Hmm I agree with you on this, but that's because if I am going to
toggle quoted messageShow quoted text
spend that price on a phone. I am going to get something that does
everything, and comes from a company that I know is good.
On 12/11/18, Gerald Levy <bwaylimited@...> wrote:
A slight correction. Kapsys phones are sold through Irie-AT, a
relatively unknown online company that sells products for the blind from
other, relatively unknown companies. They are certainly not as
well-known in the blindness community as ILA, Maxi-Aids, AT Guys and
LS&S Products. And although their Kapsys Smart Vision 2 phone may sound
like the greatest invention since sliced bread, it is hard to justify
spending $900 for a phone made by an obscure manufacturer that is sold
by an equally obscure online merchant who may or may not be around when
you need help or tech support. Caveat emptor.

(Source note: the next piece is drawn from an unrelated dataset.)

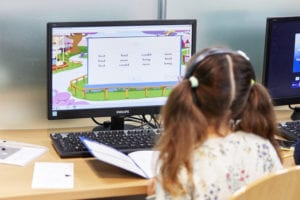 Child on a computer learning online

On 12/11/2018 8:36 AM, Gerald Levy wrote:
I am very skeptical about Kapsys, a relatively littel-known start-up
company whose phones seem overpriced for what they offer. Since their
products are aimed at a small, niche market, their long-term viability
isquestionable. Remember Odin Mobiel, a similar company whose mission
was to offer accessible, blind-friendly cell phones? How did that
work out? Where are they now? How many blind consumers got stuck with
their products? Unfortunately, it may simply not be possible to find
a basic, affordable cell phone that offers both a tactile keypad and
talking caller ID. But to me, it is important for someone who is not
tech savvy to be able to handle a cell phone that he/she isinterested
in before actually buying it. Obviously, this is not possible with
the Kapsys phones, which, at present, are not sold through major
retailers like Target, Walmart,Best Buy or Costco. So if you shell out
$900 for a Smart Visions 2 phone, and Kapsys goes belly up like Odin
Mobile, you're totally screwed.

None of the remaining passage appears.